- [REQUEST]: Output as a JSON list of strings the lines starting at the line containing "min. Source: automated SDO event catalogue." and ending at the line containing "512 × 512 I", with one string per line and blank lines left out.
--- MATERIAL FOR THE TASK ---
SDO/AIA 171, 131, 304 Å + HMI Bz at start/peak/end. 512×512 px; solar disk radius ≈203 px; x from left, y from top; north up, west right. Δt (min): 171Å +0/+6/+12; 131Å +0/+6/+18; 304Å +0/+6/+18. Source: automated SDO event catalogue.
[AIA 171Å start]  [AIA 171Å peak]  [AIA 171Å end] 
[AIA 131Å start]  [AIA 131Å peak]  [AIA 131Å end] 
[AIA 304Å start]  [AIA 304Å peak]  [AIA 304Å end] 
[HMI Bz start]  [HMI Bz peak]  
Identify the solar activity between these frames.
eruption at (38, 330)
---
--- MATERIAL FOR THE TASK ---
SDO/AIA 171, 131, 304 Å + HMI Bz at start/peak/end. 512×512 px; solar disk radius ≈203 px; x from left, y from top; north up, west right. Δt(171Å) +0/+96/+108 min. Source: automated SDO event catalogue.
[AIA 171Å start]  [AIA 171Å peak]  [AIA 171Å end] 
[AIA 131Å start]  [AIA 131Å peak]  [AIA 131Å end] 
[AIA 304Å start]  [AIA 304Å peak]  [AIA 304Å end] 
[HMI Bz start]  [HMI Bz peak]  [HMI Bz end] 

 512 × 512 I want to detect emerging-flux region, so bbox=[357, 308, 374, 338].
---
- [OUTPUT OF THE TASK]:
[
  "SDO/AIA 171, 131, 304 Å + HMI Bz at start/peak/end. 512×512 px; solar disk radius ≈203 px; x from left, y from top; north up, west right. Δt(171Å) +0/+96/+108 min. Source: automated SDO event catalogue.",
  "[AIA 171Å start]  [AIA 171Å peak]  [AIA 171Å end] ",
  "[AIA 131Å start]  [AIA 131Å peak]  [AIA 131Å end] ",
  "[AIA 304Å start]  [AIA 304Å peak]  [AIA 304Å end] ",
  "[HMI Bz start]  [HMI Bz peak]  [HMI Bz end] ",
  " 512 × 512 I want to detect emerging-flux region, so bbox=[357, 308, 374, 338]."
]